If you eat out at restaurants, you have certainly noticed that prices are going up. If you’ve scanned the receipt at the end of the meal wondering why it exceeds the sum of the menu items you ordered, you may have seen fees and surcharges at the bottom of the bill in varying amounts. The rapid increase in charges is a shock to some diners who did not expect to pay as much as they have. J.J. McCorvey reports:
Notice something extra on your restaurant tab?
Rather than raise menu prices, restaurants are using new fees and surcharges to stick inflation into the fine print.
Fees for a “noncash adjustment,” “fuel surcharge,” or “kitchen appreciation” have been showing up on more bills lately.

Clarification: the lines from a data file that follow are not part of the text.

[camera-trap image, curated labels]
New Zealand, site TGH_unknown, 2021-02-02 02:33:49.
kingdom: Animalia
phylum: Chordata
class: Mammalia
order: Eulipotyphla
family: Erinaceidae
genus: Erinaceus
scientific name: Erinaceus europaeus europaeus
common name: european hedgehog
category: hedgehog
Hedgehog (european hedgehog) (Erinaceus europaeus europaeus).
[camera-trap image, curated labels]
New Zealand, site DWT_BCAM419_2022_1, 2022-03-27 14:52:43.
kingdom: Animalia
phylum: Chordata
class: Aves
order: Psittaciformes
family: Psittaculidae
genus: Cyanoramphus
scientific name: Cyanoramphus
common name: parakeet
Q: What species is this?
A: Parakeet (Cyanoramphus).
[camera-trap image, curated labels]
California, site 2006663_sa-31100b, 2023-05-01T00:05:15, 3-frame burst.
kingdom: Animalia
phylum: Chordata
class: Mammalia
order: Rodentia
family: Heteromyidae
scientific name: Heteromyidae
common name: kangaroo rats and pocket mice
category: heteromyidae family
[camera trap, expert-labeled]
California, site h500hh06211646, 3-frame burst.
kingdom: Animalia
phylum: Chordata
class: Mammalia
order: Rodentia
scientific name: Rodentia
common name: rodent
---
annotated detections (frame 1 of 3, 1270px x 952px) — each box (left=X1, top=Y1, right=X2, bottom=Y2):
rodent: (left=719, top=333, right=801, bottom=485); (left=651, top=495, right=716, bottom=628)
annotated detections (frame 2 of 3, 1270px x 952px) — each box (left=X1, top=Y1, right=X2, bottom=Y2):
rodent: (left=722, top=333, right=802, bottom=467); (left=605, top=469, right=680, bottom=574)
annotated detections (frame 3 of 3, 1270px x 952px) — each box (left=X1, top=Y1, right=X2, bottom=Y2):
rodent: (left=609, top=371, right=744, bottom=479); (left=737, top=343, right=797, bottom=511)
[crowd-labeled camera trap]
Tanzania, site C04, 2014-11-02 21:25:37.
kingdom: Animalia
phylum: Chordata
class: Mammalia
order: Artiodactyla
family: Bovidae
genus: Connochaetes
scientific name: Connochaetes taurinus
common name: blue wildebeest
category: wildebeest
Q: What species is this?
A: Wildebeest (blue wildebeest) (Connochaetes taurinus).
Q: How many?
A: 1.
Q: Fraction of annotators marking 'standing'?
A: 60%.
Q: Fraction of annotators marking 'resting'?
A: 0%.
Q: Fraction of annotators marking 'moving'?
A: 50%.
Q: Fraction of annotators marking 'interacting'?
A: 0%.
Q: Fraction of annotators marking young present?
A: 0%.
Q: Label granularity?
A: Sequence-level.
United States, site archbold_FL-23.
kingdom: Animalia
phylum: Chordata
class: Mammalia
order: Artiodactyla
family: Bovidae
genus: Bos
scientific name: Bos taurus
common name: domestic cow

Industry analysts say this wave of surcharges is mostly being driven by restaurants trying to cope with the impact of rising inflation and a tight labor market on their bottom lines. In addition, Mastercard and Visa in April raised transaction fees for many merchants.
Lightspeed, a global developer of point-of-sale software, said fee revenue nearly doubled from April 2021 to April 2022, based on a sample of 6,000 U.S. restaurants that use its platform. The number of restaurants adding service fees increased by 36.4% over the same period.
“As the costs of doing business have changed, we’ve seen more merchants leverage this tactic,” said Peter Dougherty, Lightspeed’s general manager of hospitality.
The practice is similar to shrinkflation, when snack-food companies reduce the size of packaging or portions to make it harder to spot a price increase.
The fees are effective in part because unless people are paying close attention, many fail to notice them. When the bill arrived following a mid-April dinner at Romano’s Macaroni Grill, Lizzie Stephens was about to grab her wallet to pay. Instead, she pulled out her phone to Google the “temporary inflation fee” she noticed had been added to her check.
“I was just like—wow, now we’re getting fees at a restaurant, too?” said Ms. Stephens, 34 years old, who lives in the Stockton, Calif., area.
The charge was $2. She said it added to her overall annoyance about higher prices. Her landlord had just raised her rent by $150 in March. A single mom of two, she had just taken on a part-time gig to supplement her income.
The restaurant chain wasn’t immediately available for comment. Its website includes the following statement: “A temporary $2 fee will be added to offset macroeconomic pressures.”